Monday, June 22, 2009

Tertulia #1: Manuel Valdés – The Economy and Racism

Last Wednesday night, we had our first tertulia. A tertulia is where we meet with an important guest speaker to learn about different aspects of Chile’s history, culture, and politics. Valdés was an agricultural secretary under General Augusto Pinochet. His background involved law. His hour-long talk led us through a brief history of Chile’s economic growth and modernization dating back to the colonial years up through the 1973 coup. His ability to summarize events was quite impressive. Unfortunately, there were many important aspects that he left out, such as the individual costs and the human rights violations that occurred during Pinochet.

Nonetheless, Valdés laid out a clear pro-market message to Chile’s economic situation. The roots of Chile’s economic prosperity can be traced back to mining, such as salt mining and copper mining in the north. The demand for these resources has always provided Chile’s economy with a solid backbone. However, during the mid 20th century, inflation and land inequality became a growing problem. Chile tried to modernize using the import-substitution method. This method was ineffective, which has been shown throughout history. Opening up to trade provides countless advantages, although it can exacerbate inequalities and isolate people and companies that don’t have the skills to compete. Additionally, expropriating huge lands held by relative few people to thousands of people ended up destroying the productivity of the land. Food shortages became serious problems throughout Allende’s reign.
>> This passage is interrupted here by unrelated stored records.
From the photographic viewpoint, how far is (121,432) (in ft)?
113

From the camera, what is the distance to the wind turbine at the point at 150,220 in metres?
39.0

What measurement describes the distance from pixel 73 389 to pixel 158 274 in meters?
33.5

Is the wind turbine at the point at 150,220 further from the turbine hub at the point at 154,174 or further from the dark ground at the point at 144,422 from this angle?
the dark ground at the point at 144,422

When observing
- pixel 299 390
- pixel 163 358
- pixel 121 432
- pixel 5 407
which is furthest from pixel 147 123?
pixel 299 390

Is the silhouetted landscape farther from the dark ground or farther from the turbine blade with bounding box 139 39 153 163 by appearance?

While Valdés’ simple market explanation seemed to make sense, he didn’t go into detail about the human rights violations that resulted from General Pinochet’s coup and reign. It’s unfortunate that Valdés left out an important part of Chile’s history. His perspective is just one of many that has its strengths and weaknesses.
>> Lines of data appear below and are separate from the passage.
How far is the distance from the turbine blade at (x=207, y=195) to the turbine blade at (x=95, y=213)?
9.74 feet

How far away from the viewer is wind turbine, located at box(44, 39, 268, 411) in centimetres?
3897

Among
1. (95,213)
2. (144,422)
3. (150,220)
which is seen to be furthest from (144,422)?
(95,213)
In addition to Valdés, another guest was present, Miguel Rogers, a good friend of Antonio’s father. He also showed another side of Chile that we haven’t seen: racism. While talking during dinner, he made a very controversial statement about how “Chile was lucky that it didn’t have blacks.” Part of his statement could be explained by the fact that Chile avoided the consequences and dilemma of slavery that many other countries in the Americas experienced. However, his statement echoes a sentiment that I’ve come across here. Racism towards blacks is fairly prevalent in Chile. Part of this could stem from the lack of Africans throughout Chile’s history. Instead, Chile faced internal problems with its treatment of indigenous groups.

Yanina, my host mother, told me about that she received a call in May asking her to host another student that was having problems with her family. The other student was Jamaican. Yanina already committed to hosting me, but she offered to talk to the other host family since she’s a social worker. She found that the family was quite bigoted and unable to accept the differences of the Jamaican student. Basically, they treated the girl like an outsider, not part of the family. After telling me the story, Yanina made an important point. People may not realize they are racist until they have to actually deal with interacting with others of another race. The other host family didn’t realize hosting a Jamaican girl would be problematic, but the situation exposed their racism.